En el juicio, Estados Unidos se enfrentó al fin de un sueño. Extravagantes, esótericos, incomprensibles, Manson y sus fieles abrieron las puertas al pánico. El espectáculo era continuo. Manson intentó atacar al juez, golpeó a su abogado y se grabó en la frente una X. Sus seguidores hicieron lo mismo. Una sensación de inseguridad colectiva recorrió el país. Cualquiera podía ser víctima. El movimiento hippy y la cultura de las sectas solares que alumbró empezaron a ser vistas con desconfianza. Mientras los fieles que no habían sido detenidos entonaban cánticos en las proximidades del tribunal, en el interior los fiscales retrataban el horror.
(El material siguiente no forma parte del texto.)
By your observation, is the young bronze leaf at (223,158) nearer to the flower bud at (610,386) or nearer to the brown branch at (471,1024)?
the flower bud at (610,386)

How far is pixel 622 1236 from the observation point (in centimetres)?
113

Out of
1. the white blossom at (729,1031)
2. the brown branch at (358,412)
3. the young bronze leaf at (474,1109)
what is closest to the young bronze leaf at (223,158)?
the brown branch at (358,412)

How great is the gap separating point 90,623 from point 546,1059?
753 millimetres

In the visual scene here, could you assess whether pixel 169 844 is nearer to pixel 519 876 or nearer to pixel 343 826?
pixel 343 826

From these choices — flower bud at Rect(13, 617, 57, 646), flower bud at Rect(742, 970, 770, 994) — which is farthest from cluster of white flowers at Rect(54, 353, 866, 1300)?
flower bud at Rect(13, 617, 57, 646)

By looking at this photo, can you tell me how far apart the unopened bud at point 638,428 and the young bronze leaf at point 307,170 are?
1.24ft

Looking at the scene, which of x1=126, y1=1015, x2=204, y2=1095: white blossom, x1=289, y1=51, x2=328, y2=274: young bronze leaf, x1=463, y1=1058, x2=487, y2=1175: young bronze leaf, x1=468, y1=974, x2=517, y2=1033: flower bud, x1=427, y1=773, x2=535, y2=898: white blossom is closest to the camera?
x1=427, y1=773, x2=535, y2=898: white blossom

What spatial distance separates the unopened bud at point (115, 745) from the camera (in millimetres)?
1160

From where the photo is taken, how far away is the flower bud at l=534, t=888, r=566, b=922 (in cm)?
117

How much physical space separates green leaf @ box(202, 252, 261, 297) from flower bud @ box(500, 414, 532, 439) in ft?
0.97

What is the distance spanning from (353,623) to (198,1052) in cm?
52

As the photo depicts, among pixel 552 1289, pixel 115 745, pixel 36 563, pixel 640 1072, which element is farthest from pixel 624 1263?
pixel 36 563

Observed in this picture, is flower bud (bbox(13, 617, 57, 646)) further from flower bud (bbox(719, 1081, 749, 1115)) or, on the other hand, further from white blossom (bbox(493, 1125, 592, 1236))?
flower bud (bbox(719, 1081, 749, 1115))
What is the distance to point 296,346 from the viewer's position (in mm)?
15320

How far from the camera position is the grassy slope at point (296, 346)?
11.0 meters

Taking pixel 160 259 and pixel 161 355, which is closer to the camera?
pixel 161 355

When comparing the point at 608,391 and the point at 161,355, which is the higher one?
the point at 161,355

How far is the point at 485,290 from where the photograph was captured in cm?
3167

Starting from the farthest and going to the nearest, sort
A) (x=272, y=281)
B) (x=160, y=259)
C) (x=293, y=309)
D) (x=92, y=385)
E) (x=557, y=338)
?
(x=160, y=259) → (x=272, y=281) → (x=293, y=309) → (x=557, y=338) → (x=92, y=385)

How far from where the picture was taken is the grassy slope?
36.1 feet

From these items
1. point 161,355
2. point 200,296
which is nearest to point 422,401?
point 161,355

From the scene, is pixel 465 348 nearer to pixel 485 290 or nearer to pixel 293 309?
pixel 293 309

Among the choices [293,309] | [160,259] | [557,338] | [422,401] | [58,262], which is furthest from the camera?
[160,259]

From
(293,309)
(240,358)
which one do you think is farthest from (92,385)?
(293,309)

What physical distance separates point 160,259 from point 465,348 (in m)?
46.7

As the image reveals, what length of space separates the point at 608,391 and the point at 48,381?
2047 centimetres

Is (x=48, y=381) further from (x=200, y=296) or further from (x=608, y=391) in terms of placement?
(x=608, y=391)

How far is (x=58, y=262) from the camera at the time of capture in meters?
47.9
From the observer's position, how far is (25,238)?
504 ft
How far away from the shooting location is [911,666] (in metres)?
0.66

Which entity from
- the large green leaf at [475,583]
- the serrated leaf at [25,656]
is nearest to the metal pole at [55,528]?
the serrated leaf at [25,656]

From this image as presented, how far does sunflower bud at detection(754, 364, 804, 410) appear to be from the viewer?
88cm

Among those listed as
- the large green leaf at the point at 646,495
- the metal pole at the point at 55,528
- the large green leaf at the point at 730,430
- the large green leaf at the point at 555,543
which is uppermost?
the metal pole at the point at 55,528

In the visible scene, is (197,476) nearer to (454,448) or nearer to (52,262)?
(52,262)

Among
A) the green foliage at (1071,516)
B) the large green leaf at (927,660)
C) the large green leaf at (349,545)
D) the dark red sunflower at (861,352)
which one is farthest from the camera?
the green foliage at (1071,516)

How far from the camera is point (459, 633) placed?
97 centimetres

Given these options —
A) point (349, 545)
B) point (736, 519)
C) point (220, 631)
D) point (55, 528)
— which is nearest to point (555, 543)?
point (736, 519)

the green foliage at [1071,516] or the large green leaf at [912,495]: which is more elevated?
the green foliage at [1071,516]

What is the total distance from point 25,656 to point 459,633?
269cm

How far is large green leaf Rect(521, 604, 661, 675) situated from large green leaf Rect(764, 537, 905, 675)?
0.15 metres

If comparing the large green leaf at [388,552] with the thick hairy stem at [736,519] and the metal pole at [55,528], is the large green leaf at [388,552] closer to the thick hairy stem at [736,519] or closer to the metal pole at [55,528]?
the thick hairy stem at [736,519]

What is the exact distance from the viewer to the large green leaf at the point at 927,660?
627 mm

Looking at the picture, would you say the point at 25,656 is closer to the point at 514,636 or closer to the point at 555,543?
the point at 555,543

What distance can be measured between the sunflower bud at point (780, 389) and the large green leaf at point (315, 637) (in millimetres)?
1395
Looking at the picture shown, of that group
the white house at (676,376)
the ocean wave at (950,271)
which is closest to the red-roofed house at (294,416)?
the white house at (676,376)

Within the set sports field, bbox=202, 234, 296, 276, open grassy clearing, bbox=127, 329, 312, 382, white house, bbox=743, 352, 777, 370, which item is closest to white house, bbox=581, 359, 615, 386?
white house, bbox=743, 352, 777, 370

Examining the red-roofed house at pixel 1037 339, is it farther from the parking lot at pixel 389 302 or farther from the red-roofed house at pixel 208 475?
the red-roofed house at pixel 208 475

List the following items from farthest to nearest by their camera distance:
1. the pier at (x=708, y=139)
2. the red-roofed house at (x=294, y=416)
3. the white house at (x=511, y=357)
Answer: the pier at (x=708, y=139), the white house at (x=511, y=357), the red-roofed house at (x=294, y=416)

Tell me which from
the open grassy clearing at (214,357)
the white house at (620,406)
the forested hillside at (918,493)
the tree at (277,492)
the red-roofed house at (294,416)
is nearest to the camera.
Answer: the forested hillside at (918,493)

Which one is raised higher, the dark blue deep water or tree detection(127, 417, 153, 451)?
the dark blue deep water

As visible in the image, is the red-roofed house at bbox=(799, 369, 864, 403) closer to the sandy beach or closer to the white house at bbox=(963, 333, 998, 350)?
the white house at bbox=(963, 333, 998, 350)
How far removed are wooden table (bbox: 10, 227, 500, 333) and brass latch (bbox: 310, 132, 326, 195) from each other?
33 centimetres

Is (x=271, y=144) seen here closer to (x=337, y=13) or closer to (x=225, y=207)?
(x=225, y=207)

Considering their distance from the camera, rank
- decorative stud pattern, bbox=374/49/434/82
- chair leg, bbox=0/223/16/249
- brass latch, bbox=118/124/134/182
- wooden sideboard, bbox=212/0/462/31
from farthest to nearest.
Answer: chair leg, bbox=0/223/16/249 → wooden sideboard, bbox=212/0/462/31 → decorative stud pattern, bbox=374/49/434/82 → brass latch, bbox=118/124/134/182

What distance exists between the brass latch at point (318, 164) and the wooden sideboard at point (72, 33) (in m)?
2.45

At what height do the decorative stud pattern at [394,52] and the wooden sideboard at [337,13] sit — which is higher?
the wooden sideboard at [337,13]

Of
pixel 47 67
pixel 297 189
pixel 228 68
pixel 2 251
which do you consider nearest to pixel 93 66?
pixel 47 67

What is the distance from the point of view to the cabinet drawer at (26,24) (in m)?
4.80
El 25 de enero de 1971, Manson fue condenado por siete asesinatos. El castigo era la pena de muerte. Un cambio de doctrina judicial en California le salvó y quedó recluido a perpetuidad.
En prisión, Manson no abandonó la violencia. Su X en la frente se tornó esvástica. Pero también, como siempre hizo en su vida, ofreció una imagen de sí mismo trascendente. Jugaba al ajedrez en el patio, leía la Biblia, defendía un ecologismo extraño y recibía visitas de personas fascinadas por su suerte. A fines de 2014, pidió autorización para casarse con una mujer de 26 años, Afton Elaine Burton, sin que se le diera curso. En enero fue hospitalizado por una hemorragia interna. Este domingo a las 20.13, murió.